> They made (good) tech decisions (based on the advice of outside people who understand the tech) but they feel very uncertain.
If they took advice of internal people and then made the same internal people work on it, this trust issue might get solved.
Ultimately by showing lack of trust in their developers, they are showing lack of trust in their management skills for having selected the correct developers. They are doing one core part of their job very badly.
The problem with hiring good developers is that you need good developers and a solid corporate tech culture to hire them.
If you don't have anyone you can trust to interview technical folks, how will you avoid hiring bad developers?
And similarly, if you hire good developers but your corporate culture is bad, they'll leave, and eventually the only remaining developers will be bad ones.
It's very hard for non-tech companies to hire and retain quality talent.
> If you don't have anyone you can trust to interview technical folks
If you have an IT or SWE department, you let them hire people they need. Which means you put technical people in charge that knows what is required. If you don't have trust in your department, no one can fix that.
> And similarly, if you hire good developers but your corporate culture is bad
That's on the company. And I found it's when they want to applies a standard policy across all departments. Like the same standard issue computers and a management software that eats half the ram. Peter can work fine in Word, but Julie's IDE is freezing every hour.
> It's very hard for non-tech companies to hire and retain quality talent.
It's very easy. Pay them what's they're worth and let them work on your problems.
If you have incompetent people in your IT / SWE department, they're not going to make good hiring choices.
Similarly, corporate culture is very little about stuff and more about processes. If hardware or software environment problems exist, will they ever be fixed? At a lot of companies, no.
And "pay them what they're worth" is a relative metric. Non-tech companies aren't going to be able to afford to pay a cost center what tech product companies can pay a profit center.
> If you have incompetent people in your IT / SWE department.
Same for every other deparment. Incompetent people won't hire competent people.
> Non-tech companies aren't going to be able to afford to pay a cost center.
Isn't that a mislabeling issue? If software being better implied more profit, then it's a profit center. If your legal department being good means fewer legal fumbles, then isn't it worth it? Same for software. Yeah you can deliver mediocre software and still retain users, but that just leaves you vulnerable to competitors.
Profit- vs cost-center is pretty ingrained into a company's management DNA, for all companies.
From top-down perspective, it's a question of "If I +$1 to this department, what +revenue do I realize?"
In non-tech companies, that's a long or abstract link: "How does funding SWE help me sell more furniture?" In tech product companies, it's trivially obvious.
Tl;dr - always work for a profit center, never work for a cost center.
Firstly because the tech team has varied enormously over the last 25 years. Some have been around a while, some are new.
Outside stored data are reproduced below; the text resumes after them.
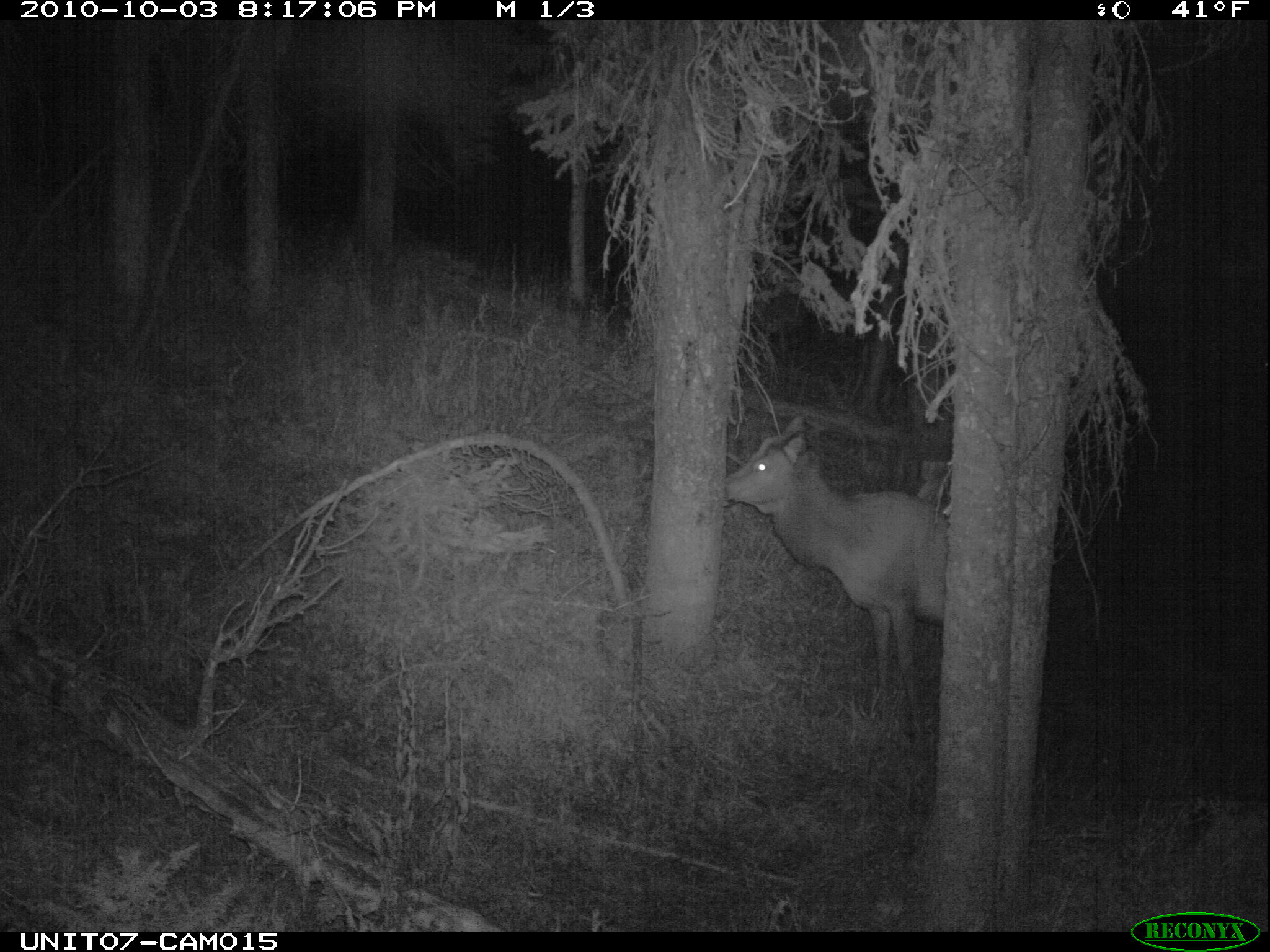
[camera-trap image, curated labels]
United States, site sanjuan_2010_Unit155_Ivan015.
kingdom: Animalia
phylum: Chordata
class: Mammalia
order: Artiodactyla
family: Cervidae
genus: Cervus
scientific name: Cervus elaphus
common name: red deer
Cervus elaphus (red deer).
Secondly because middle management (and for all I know upper management) has cycled a lot over the last 25 years. (We've had 3 different middle managers on this project in the 2.5 years since the project was first proposed.)
So, speaking generally now, it's common for the people who did the hiring not to be the ones who now have trust issues.
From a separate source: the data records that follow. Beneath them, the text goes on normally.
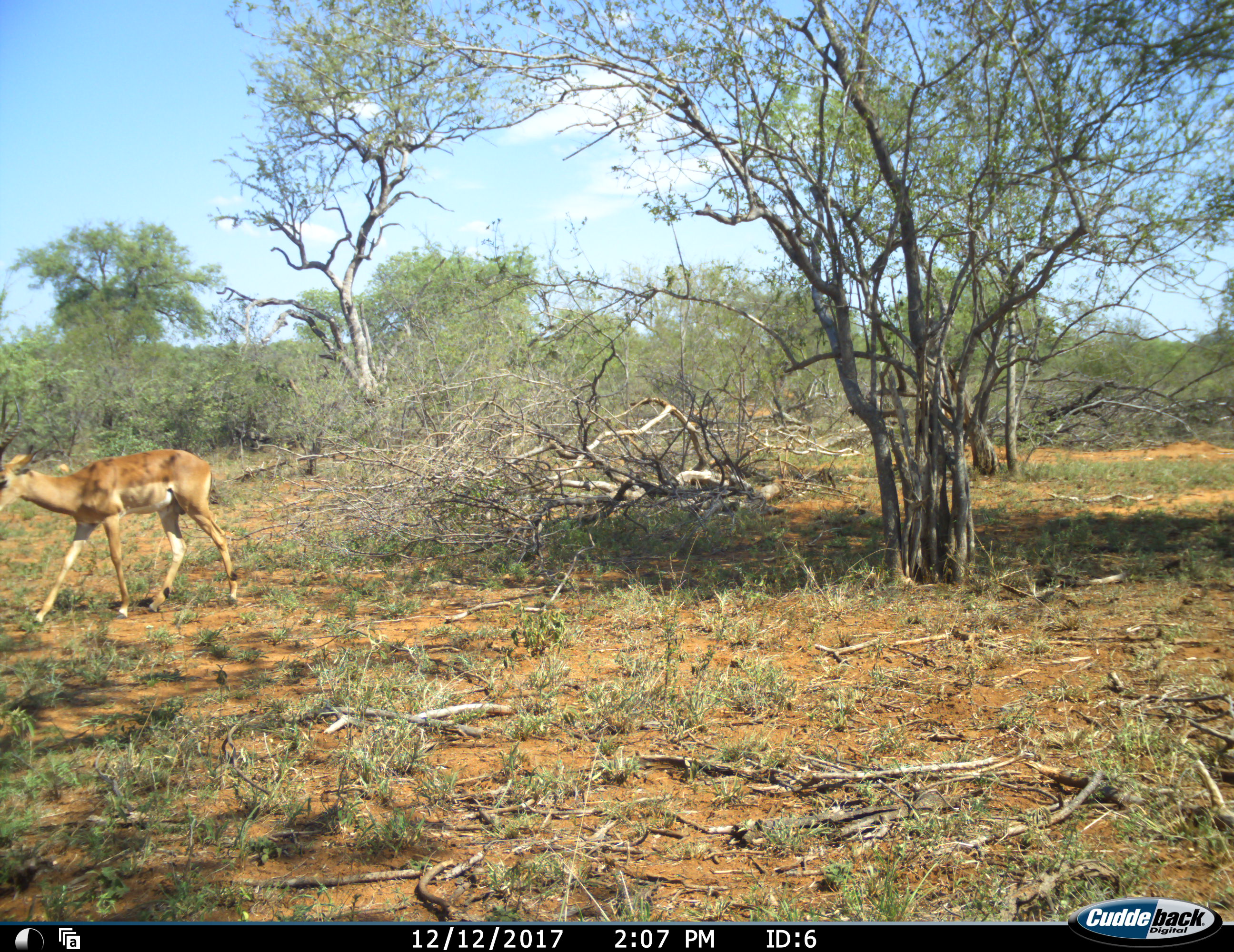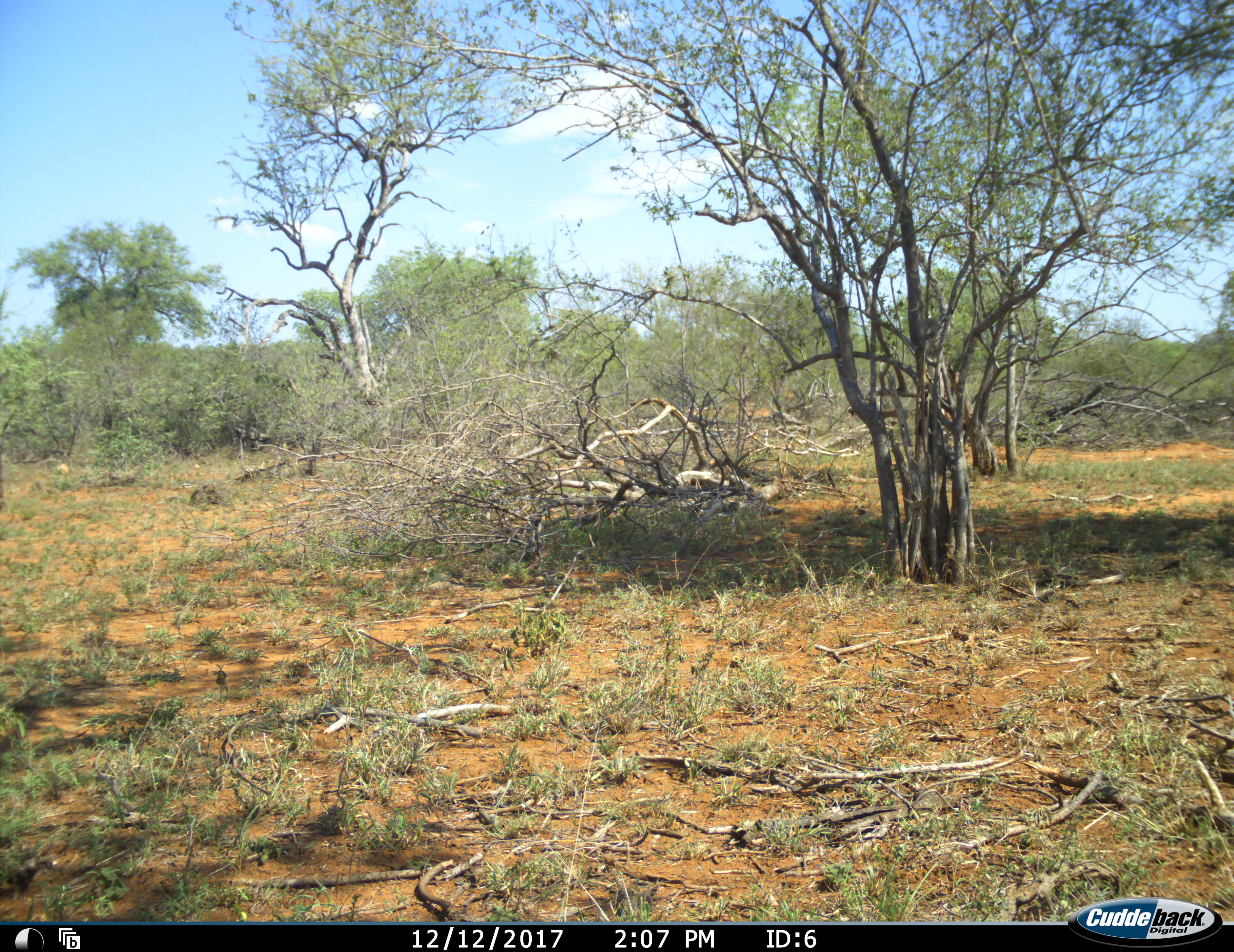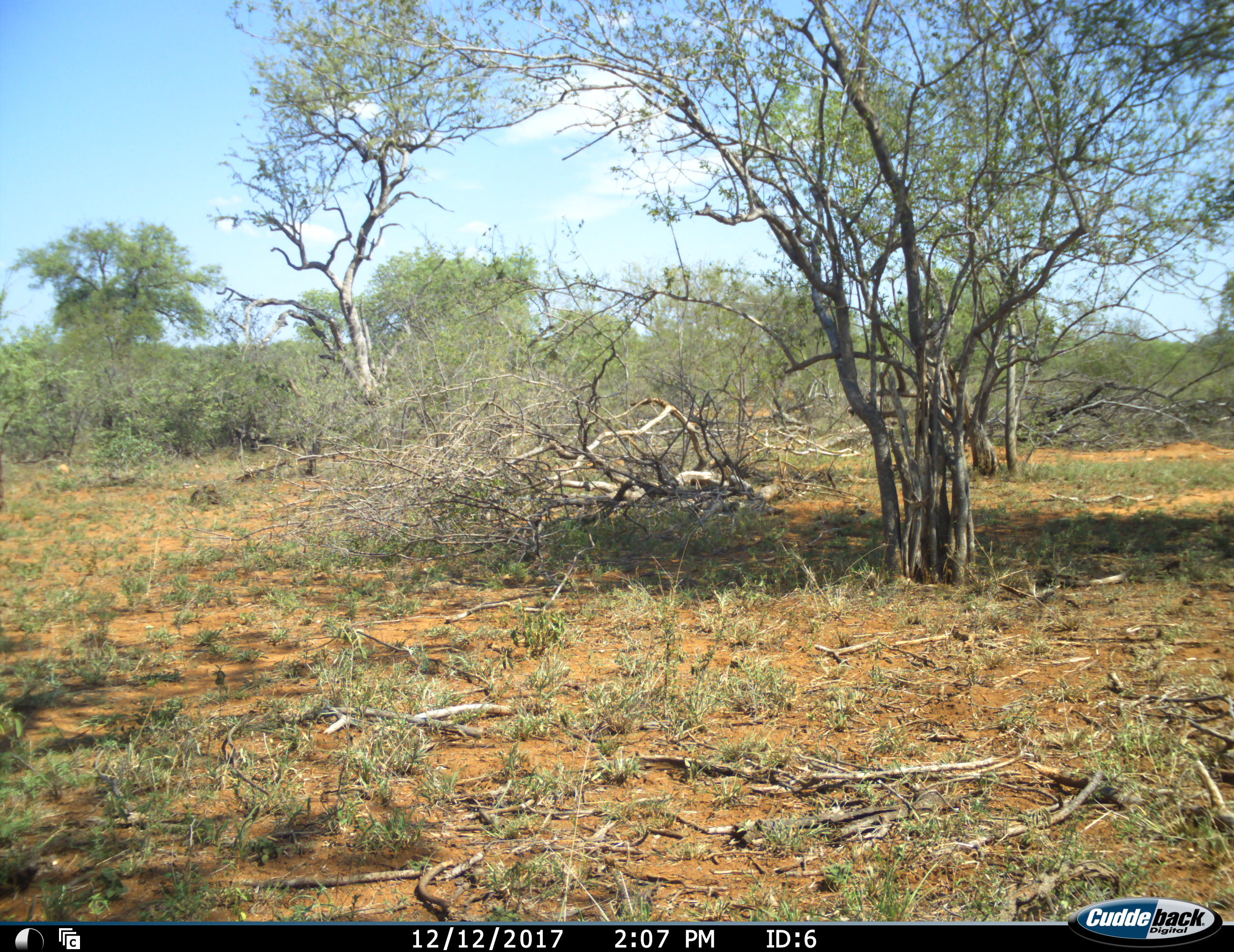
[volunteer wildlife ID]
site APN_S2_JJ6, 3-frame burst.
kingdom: Animalia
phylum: Chordata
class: Mammalia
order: Artiodactyla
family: Bovidae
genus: Aepyceros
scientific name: Aepyceros melampus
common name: impala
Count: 1.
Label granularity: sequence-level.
Equally decades of failed software projects (industry wide) have lead to a (well deserved) reputation for IT not being trustworthy.
I think very few execs care about the cost of individuals. Firstly it's not their money, secondly they're not rewarded for "hiring cheap" but they are penalized for their failure to perform.
Throw in that hiring in general is hard, and that hiring technical people when you are non-technical is even harder, and it's hard to have lots of confidence right out the gate.
> I think very few execs care about the cost of individuals.
From what I've seen, it's always about cost. They would post salary ranges if that weren't the case.
> hiring technical people when you are non-technical
Non-technical people are always hiring technical people. How do houses get built? Who hire lawyers?... It's either references or researching the person's professional experience. And yes, people can lie. But that happens everywhere not just in tech.
If they took advice of internal people and then made the same internal people work on it, this trust issue might get solved.
Ultimately by showing lack of trust in their developers, they are showing lack of trust in their management skills for having selected the correct developers. They are doing one core part of their job very badly.